Conjoint analysis is a mathematical technique used in industry for market research. The technique is used in marketing research to assess the customer's interests and desires so that the firm can best represent him or her. Thus, the tool is used to determine how various clients or consumers of the company value such items, as well as the various factors or characteristics that cause them to choose the products over alternatives. Among the various types of conjoint analysis are card sorts, decision modeling, differential choice, preference-based conjoint, tradeoff matrices, and hierarchical modeling. The technique is used for a combination of goods and services given to the selected participants. The main role of the technique is to determine the reasons why the partakers decided to choose specific types of the products and not others. The valuation that is carried out using this method can be employed to come up with market models which can approximate the costs, profits, revenue and market share of an organization. Data is collected by the use of surveys or in the conjoint analysis.
Several steps are involved in the conveyance of the conjoint analysis.
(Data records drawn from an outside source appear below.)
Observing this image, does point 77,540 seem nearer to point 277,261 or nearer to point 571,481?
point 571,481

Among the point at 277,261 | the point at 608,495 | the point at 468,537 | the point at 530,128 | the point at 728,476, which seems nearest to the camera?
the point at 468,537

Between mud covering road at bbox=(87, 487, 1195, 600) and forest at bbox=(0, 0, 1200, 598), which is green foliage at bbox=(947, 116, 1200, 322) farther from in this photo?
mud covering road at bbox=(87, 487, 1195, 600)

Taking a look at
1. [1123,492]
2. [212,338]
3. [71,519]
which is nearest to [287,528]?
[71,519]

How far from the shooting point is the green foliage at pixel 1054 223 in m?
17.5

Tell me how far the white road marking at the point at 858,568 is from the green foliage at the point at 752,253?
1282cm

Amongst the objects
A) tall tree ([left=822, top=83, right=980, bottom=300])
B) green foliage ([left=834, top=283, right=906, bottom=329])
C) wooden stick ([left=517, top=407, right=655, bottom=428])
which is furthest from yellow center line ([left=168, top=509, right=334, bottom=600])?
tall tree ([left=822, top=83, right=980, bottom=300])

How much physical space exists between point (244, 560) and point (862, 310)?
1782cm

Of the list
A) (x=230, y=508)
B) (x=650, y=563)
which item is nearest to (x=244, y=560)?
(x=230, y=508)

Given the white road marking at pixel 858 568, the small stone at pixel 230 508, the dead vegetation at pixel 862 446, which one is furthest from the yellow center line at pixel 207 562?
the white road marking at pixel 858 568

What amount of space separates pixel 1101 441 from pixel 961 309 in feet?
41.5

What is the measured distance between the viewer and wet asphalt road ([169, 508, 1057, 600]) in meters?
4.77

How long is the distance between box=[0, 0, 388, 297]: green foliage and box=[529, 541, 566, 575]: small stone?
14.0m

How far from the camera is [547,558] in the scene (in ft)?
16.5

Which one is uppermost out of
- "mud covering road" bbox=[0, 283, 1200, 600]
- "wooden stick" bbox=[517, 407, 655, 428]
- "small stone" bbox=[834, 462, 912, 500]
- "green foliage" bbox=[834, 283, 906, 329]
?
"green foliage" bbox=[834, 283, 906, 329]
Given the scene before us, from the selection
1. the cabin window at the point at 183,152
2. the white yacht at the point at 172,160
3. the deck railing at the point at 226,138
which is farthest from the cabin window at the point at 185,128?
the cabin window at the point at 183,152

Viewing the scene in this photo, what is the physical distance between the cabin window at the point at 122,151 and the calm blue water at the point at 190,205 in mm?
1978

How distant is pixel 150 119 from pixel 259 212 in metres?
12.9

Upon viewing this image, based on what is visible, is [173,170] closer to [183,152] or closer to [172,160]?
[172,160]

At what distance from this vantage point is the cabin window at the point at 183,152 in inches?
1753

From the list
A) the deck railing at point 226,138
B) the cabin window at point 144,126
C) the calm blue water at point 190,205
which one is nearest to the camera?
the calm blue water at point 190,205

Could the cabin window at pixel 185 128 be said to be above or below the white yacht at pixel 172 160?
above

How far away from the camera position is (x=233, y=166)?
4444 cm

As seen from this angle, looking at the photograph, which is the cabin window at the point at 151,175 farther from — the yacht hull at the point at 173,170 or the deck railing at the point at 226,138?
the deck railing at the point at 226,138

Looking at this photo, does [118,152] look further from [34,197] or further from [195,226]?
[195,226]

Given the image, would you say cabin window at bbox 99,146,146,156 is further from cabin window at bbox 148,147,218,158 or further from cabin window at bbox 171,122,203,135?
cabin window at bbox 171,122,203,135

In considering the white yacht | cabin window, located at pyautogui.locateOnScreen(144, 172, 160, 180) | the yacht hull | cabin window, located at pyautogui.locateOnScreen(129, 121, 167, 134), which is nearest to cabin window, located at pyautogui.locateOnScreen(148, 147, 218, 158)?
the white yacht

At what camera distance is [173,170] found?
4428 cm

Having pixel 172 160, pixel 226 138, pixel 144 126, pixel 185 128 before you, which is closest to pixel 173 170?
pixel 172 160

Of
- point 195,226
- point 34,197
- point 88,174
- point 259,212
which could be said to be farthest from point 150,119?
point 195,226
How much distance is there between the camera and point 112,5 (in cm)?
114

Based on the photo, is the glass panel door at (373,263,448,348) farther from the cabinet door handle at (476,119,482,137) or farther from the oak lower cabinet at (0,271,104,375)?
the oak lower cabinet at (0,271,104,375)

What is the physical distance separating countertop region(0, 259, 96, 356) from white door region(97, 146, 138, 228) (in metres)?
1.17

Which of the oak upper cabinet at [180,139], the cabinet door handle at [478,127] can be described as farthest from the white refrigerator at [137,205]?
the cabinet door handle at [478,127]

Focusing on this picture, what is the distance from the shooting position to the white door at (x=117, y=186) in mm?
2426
First, the organization should determine the essential services or products in the current market. The second step is to decide on the data collection methodology which will be employed, as well as the methods of recording data. The third step involves the determination of the conjoint techniques that will be used. The type of conjoint technique mostly used is the choice-based conjoint (CBC). After identifying the method, an experimental design is formulated. The strategy aids in determining the significant interactions between the various attributes of the products under question (Natter and Feurstein, 2002, p.450). The real data is collected, and then the utilities are calculated for all the participants in the study. Finally, once the information is obtained, the market simulation model is formulated, and it helps in predicting changes that might occur in future regarding the current product and the new products that might be brought to the consumer. The conjoint analysis technique is an excellent way of ensuring the commodities that an organization comes up with are pleasing to the customers and satisfy their needs.
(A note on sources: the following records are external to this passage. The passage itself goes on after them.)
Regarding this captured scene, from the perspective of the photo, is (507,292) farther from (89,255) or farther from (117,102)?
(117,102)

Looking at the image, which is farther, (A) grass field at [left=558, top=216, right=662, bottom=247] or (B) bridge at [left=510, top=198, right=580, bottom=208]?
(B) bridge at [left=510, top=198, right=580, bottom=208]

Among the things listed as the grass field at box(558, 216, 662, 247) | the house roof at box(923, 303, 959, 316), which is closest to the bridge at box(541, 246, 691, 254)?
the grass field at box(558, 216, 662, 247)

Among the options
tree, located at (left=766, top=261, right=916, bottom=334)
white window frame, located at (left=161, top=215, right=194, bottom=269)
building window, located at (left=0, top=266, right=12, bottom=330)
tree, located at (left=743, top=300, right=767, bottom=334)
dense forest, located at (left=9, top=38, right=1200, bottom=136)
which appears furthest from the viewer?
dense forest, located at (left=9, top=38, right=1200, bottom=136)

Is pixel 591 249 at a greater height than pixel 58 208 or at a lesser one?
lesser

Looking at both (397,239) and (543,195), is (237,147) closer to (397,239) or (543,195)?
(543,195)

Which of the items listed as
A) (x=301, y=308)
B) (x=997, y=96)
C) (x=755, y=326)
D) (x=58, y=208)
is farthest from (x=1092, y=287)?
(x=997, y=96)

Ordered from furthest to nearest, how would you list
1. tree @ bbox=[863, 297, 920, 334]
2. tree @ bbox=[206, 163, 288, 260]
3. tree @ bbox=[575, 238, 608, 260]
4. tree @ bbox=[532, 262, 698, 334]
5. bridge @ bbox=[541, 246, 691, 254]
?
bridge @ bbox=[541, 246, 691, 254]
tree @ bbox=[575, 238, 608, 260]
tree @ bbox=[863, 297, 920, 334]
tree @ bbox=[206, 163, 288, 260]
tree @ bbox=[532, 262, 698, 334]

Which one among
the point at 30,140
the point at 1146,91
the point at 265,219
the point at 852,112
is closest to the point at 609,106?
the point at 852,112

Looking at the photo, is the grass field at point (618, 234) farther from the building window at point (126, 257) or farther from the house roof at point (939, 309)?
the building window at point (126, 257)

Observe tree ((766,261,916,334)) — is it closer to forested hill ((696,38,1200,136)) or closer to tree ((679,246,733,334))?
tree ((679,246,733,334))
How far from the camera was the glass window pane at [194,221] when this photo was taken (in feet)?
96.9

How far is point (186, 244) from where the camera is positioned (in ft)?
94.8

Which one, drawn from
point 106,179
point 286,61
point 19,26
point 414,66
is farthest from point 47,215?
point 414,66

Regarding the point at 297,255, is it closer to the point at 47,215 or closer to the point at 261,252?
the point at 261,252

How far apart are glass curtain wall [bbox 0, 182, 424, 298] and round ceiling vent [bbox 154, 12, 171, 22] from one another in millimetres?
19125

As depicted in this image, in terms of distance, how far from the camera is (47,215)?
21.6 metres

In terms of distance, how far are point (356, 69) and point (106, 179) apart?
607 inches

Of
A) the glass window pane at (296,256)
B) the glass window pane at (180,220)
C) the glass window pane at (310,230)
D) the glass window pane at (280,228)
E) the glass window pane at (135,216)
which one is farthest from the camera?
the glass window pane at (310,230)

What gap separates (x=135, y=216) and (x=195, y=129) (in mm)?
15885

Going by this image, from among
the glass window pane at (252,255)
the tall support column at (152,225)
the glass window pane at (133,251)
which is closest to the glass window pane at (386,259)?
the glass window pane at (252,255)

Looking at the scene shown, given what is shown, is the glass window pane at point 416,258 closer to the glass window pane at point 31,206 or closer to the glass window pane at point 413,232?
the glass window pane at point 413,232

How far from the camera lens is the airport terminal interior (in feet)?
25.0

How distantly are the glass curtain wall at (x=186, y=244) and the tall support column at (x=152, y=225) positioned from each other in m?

Advantages of Conjoint Analysis
One of the benefits of conjoint analysis is that it can be applied in market segmentation. The technique is among the most effective ways of examining the tastes and preferences of the clients. Therefore, it is an actual measure of the perceptions the consumers have towards the products of an organization or an enterprise. Market segmentation seems to be in the middle of the technique in term of applicability. Thus, an organization understands how valuable its products are too specific customers, and then it becomes easy to create marketing programs that can be used to determine the benefits of the products to the consumer (Sharma and Malhotra 2015, p.29). An organization is also able to remodel an existing service or product by making use of the benefits obtained. With the remodelling, the new product or service fits the needs of the consumers and they stick to the company. Through innovativeness after carrying out conjoint analysis, the General Motors Company has been able to come up with different automotive designs which are unique for each of near 200 countries where they have buyers (Aribarg 2017, p.280).Consumers in the countries where GM undertakes its operations have varied preferences. (Aribarg 2017, p.280). With this knowledge, GM has been able to attain position nine in the world’s largest publicly traded companies (Aribarg 2017, p.280).
When a consumer understands the analysis of a certain company, they can make sound decisions on which products to purchase and why. Clients are given different alternatives to choose from (Dillon et al. 1987, p.66). Thus, the people who are used as the respondents can mimic the real-life behaviour of consumers to provide the organization with a rough idea of what the customers are likely to prefer and acts as a guide to the processes in the company (Netzer 2008, p.337). When the results are close to the real-life actions of the buyers, then the analysis is considered to be more accurate than when there is a great disparity between the two.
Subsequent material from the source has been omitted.